Lower sales in the primary metal, aerospace product and parts, petroleum and coal product, fabricated metal product as well as the computer and electronic product industries offset a portion of the gains.

The greatest manufacturing gains were in Ontario, where sales increased 1.4 per cent to $22.9 billion, largely due to higher sales in the motor vehicle assembly, the motor vehicle parts as well as the chemical industries. A 5.2 per cent decline in the petroleum and coal product industry partly offset these gains.
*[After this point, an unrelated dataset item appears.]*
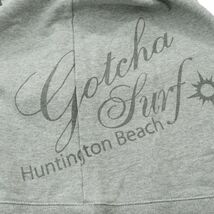 GOTCHA ガッチャ 通年 ビッグ ロゴ★ スウェット トレーナー Sz.M　メンズ グレー サーフ　A3T04445_4#I_画像7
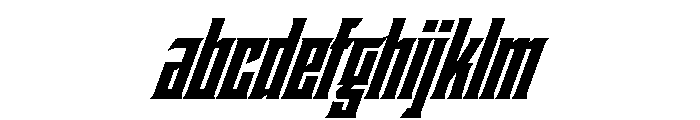Staten CompressedBlackOblique Instance FONT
The province of New Brunswick also saw significant gains, with sales up 16.8 per cent to $1.7 billion, the largest monthly gain in the province since March 2012. The increase reflected higher sales of non-durable goods. Saskatchewan’s manufacturers, meanwhile, sold $1.3 billion worth of non-durable goods, the highest sales ever recorded for the province.

Decreases in the petroleum and coal product as well as chemical industries in Alberta caused sales to fall 3.6 per cent to $6.3 billion.

Total inventories fell 0.9 per cent to $68.2 billion in September, but unfilled orders also decreased. Inventories have been generally trending upwards over the past several years, but September’s decline was the third in nine months. Unfilled orders in the aerospace products and parts industry helped push the total down 2.2 per cent to $71.9 billion. Declines in unfilled orders were also seen in the machinery industry and the electrical equipment, appliance and component industry. Excluding the aerospace industry, however, new orders were actually up.

For the year, manufacturing has increased overall by 1 per cent to date. The Bank of Canada is projecting 1.8 per cent GDP growth for 2013.